The basic idea of WindowDiff is that there is a window of a certain size that moves over the two segmentations to be compared. To illustrate, let’s compare '00010000' with an identical string. A window of k=3 would move along the string, first looking at values 0 through 2, then 1 through 3 and so on. In this instance, the pseudosentence boundary judgements would co-occur 3 times, the value of k. If we compared '00010000' with the close, but not identical '00100000' the window would capture the two boundaries together 2 times. Comparing '00000010' with '00010000' would sync up 0 times. This way, if a segmentation is close, say one pseudosentence off, but not exactly the same, the score is slightly penalized, but not treated as ‘completely wrong’.

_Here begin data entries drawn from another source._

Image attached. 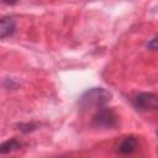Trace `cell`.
Segmentation results:
<instances>
[{
    "instance_id": "obj_5",
    "label": "cell",
    "mask_w": 158,
    "mask_h": 158,
    "mask_svg": "<svg viewBox=\"0 0 158 158\" xmlns=\"http://www.w3.org/2000/svg\"><path fill=\"white\" fill-rule=\"evenodd\" d=\"M136 148H137V139L133 136L125 137L118 144V152L122 154H131L136 151Z\"/></svg>"
},
{
    "instance_id": "obj_7",
    "label": "cell",
    "mask_w": 158,
    "mask_h": 158,
    "mask_svg": "<svg viewBox=\"0 0 158 158\" xmlns=\"http://www.w3.org/2000/svg\"><path fill=\"white\" fill-rule=\"evenodd\" d=\"M147 47H148L149 49H158V37L151 40V41L147 43Z\"/></svg>"
},
{
    "instance_id": "obj_3",
    "label": "cell",
    "mask_w": 158,
    "mask_h": 158,
    "mask_svg": "<svg viewBox=\"0 0 158 158\" xmlns=\"http://www.w3.org/2000/svg\"><path fill=\"white\" fill-rule=\"evenodd\" d=\"M132 104L138 111H151L158 109V96L152 93H139L132 99Z\"/></svg>"
},
{
    "instance_id": "obj_9",
    "label": "cell",
    "mask_w": 158,
    "mask_h": 158,
    "mask_svg": "<svg viewBox=\"0 0 158 158\" xmlns=\"http://www.w3.org/2000/svg\"><path fill=\"white\" fill-rule=\"evenodd\" d=\"M157 135H158V131H157Z\"/></svg>"
},
{
    "instance_id": "obj_1",
    "label": "cell",
    "mask_w": 158,
    "mask_h": 158,
    "mask_svg": "<svg viewBox=\"0 0 158 158\" xmlns=\"http://www.w3.org/2000/svg\"><path fill=\"white\" fill-rule=\"evenodd\" d=\"M110 100L111 93L109 90L104 88H90L80 95L78 100V106L80 110H99L101 107H105Z\"/></svg>"
},
{
    "instance_id": "obj_2",
    "label": "cell",
    "mask_w": 158,
    "mask_h": 158,
    "mask_svg": "<svg viewBox=\"0 0 158 158\" xmlns=\"http://www.w3.org/2000/svg\"><path fill=\"white\" fill-rule=\"evenodd\" d=\"M117 125V115L112 109L101 107L96 110L93 117V126L100 128H112Z\"/></svg>"
},
{
    "instance_id": "obj_6",
    "label": "cell",
    "mask_w": 158,
    "mask_h": 158,
    "mask_svg": "<svg viewBox=\"0 0 158 158\" xmlns=\"http://www.w3.org/2000/svg\"><path fill=\"white\" fill-rule=\"evenodd\" d=\"M21 146H22V144H21L17 139L11 138V139H9V141H6V142H4V143L1 144V147H0V153H1V154L10 153V152H12V151H15V149L21 148Z\"/></svg>"
},
{
    "instance_id": "obj_8",
    "label": "cell",
    "mask_w": 158,
    "mask_h": 158,
    "mask_svg": "<svg viewBox=\"0 0 158 158\" xmlns=\"http://www.w3.org/2000/svg\"><path fill=\"white\" fill-rule=\"evenodd\" d=\"M4 4H7V5H15L17 2V0H2Z\"/></svg>"
},
{
    "instance_id": "obj_4",
    "label": "cell",
    "mask_w": 158,
    "mask_h": 158,
    "mask_svg": "<svg viewBox=\"0 0 158 158\" xmlns=\"http://www.w3.org/2000/svg\"><path fill=\"white\" fill-rule=\"evenodd\" d=\"M16 28V21L12 16H4L1 19V25H0V37L1 40H5L6 37L11 36L15 32Z\"/></svg>"
}]
</instances>
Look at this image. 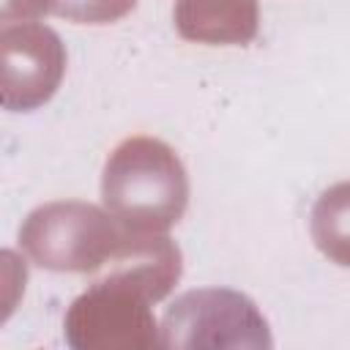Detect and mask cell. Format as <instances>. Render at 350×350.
Instances as JSON below:
<instances>
[{
	"mask_svg": "<svg viewBox=\"0 0 350 350\" xmlns=\"http://www.w3.org/2000/svg\"><path fill=\"white\" fill-rule=\"evenodd\" d=\"M180 273L183 257L172 238L134 241L66 309V345L74 350L161 347V325L150 306L172 293Z\"/></svg>",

To run WindowDiff already imported segmentation from NLTK. We can now run the comparison between the two segmented texts, setting k to 3. This will give us a value between 0, identical, and 1, completly different, so if discourse segmentation is highly successful on a document, we will see a value closer to 0.

Code:

segmentation.windowdiff(tt_string,h_string,3)

Output:

0.12195121951219512

4. Discussion

TextTile offers a fairly easy and straightforward means to break a document into different parts. It’s accessible and can be quickly run over a document. It is, though, quite limited in what it can do and also in how it can be modified, depending on the type of text. It requires that the text already be broken up in paragraph-like structures, so it cannot be run on just any kind of document.

Other methods of processing text at the suprasentential level include looking at the relationships between words in sentences from the same document. Researchers at the Computational Language Understanding Lab at the University of Arizona have developed discourse parsers that use Rhetorical Structure Theory. They can be run on Scala or Java and requires an installation of [Stanford CoreNLP](https://stanfordnlp.github.io/CoreNLP/. (See Surdeanu et al. (2015) for a detailed overview.) Installation directions can be found here and a brief tutorial can be found here.

These are among a number of methods that move beyond the simple linear discourse segmentation, which TextTile implements, and, can be used to establish coreference between elements across sentences. This, then, allows us to move through across discourse, understanding the ways that entities in one sentence connect with those in another.